In eastern Ashtabula County, near Pierpont, a barn was destroyed. Steven Gagnat and his two kids were in the barn when it was flattened, but they were not injured. An addition to their home was demolished. A nearby trailer was rolled, and an elderly man inside was slightly injured when he was thrown out of bed. The funnel crossed into Crawford County, PA, about one mile north of Pierpoint, and into the Beaver Center area.
Once it crossed the Pennsylvania border, it strengthened to an F2 as it ripped into the Gary Artman Farm off of Beaver Center Road. At the farm, the twister leveled the barn and a garage. It tore off part of the home’s roof. Next it flattened a sawmill located just off Fisher Road. Near the mill was Paul Lamb’s residence; the roof was partially ripped, the east wall was blown out, and his garage was destroyed. Next in line was the home of Darrell and Walker Brickner. Darrell photographed the funnel before running for cover. The Brickner brothers and their sister, Faith, hid in their basement, and a tree was thrown onto their house. The tornado then passed through Springboro and Crossingville, where damage was confined to numerous snapped and uprooted trees. The tornado then ripped the roof of the house of James Van Zandt at the Intersection of Shadeland Road and Route 98 before it dissipated.

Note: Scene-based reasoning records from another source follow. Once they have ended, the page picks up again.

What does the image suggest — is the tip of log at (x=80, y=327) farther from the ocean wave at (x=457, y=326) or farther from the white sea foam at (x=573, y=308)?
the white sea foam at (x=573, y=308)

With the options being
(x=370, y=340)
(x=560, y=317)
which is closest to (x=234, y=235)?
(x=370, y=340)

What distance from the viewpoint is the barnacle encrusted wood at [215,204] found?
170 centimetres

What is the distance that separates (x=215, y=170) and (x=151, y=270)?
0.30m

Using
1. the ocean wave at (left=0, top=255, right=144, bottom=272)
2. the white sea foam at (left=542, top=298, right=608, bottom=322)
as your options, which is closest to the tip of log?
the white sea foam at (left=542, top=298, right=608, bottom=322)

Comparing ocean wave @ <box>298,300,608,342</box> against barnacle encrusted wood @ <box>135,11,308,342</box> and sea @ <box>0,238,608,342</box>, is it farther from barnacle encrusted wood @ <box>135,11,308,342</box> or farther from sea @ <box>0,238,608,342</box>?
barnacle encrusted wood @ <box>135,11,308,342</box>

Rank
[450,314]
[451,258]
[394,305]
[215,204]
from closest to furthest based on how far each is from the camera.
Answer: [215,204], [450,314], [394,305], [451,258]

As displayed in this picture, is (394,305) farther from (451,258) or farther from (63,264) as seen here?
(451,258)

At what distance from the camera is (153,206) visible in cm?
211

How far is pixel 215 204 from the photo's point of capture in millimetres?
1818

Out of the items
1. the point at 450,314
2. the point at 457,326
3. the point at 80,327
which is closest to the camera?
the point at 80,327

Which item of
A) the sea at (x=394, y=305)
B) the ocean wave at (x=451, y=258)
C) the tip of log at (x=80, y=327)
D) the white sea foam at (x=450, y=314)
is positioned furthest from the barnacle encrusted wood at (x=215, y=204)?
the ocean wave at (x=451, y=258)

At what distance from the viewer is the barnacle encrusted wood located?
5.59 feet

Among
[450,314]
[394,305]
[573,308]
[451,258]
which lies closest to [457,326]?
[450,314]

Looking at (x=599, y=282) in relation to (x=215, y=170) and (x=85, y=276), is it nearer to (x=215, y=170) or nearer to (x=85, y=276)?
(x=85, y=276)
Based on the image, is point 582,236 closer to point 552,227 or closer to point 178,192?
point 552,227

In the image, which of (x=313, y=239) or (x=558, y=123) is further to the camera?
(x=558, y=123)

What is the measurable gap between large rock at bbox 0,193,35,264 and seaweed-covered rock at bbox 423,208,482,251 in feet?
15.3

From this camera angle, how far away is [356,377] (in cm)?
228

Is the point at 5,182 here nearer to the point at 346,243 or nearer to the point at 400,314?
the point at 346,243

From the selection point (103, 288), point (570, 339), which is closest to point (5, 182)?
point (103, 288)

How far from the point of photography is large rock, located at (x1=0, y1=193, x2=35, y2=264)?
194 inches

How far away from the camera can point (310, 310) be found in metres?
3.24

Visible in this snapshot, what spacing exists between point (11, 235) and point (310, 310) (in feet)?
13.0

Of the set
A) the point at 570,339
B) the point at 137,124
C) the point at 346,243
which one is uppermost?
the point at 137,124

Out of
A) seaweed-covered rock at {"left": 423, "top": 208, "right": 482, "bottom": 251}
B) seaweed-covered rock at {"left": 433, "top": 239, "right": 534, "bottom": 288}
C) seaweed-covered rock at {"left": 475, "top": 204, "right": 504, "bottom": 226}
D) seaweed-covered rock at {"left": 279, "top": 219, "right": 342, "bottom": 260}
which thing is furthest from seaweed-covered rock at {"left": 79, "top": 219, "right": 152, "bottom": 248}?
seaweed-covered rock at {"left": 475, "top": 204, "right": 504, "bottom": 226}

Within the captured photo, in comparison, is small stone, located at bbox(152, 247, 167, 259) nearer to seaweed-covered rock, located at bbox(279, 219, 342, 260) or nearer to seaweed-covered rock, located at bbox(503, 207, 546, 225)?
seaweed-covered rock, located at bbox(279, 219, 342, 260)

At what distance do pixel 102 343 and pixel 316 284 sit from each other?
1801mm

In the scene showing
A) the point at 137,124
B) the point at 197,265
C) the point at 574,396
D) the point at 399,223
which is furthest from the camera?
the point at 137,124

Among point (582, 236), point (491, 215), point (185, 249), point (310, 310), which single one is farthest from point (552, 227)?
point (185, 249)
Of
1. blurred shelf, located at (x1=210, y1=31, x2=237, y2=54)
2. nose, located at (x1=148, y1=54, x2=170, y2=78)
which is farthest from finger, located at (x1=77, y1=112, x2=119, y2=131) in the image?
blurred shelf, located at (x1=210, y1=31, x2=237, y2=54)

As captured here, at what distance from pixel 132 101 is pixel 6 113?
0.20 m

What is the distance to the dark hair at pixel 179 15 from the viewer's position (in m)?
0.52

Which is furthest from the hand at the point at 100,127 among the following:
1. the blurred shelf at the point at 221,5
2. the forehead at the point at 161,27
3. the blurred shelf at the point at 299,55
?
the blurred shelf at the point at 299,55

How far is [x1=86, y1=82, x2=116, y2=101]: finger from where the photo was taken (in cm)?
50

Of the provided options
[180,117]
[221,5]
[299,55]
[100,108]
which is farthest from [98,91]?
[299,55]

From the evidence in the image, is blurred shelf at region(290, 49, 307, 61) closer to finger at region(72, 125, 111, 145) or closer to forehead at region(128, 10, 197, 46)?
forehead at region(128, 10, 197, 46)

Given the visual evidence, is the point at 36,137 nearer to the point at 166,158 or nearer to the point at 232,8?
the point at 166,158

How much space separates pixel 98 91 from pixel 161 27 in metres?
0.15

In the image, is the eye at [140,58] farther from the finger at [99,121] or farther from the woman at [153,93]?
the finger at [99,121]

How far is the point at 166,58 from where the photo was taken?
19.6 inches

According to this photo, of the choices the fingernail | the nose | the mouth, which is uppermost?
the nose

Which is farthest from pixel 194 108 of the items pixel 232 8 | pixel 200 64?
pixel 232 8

Images via Killer Tornados May 31, 1985
Photograph sequence of the tornado taken by Darrell Brickner
We gathered information for this event from the SPC and NCDC Databases, the June, 1985 Storm Data Publication (SDP), Thomas Grazulis in Significant Tornadoes, and from newspapers.com.
- The SPC/NCDC have a 33.4-mile path length.
- The SDP has a 43.3 mile path length.
- Thomas Grazulis has a 50-mile path length.
- Analysis of the damage reports indicates a 46-mile path length.
- The SPC/NCDC/SDP lists a maximum width of 40 yards.
- Thomas Grazulis has a 400-yard maximum width.
- The SPC/NCDC/SDP lists 2 injuries.
- Thomas Grazulis has 0 injuries.
- Newspaper articles note 3 injuries in Ashtabula County.
Grazulis, T.P. (1996). Significant Tornadoes, 1680-1991. St. Johnsbury, Vt: The Tornado Project Of Environmental Films.
H Jesse Haas (1985). Killer Tornados, May 31, 1985. Conneautville, Pa.: Area Shopper/Herbert O. Haas.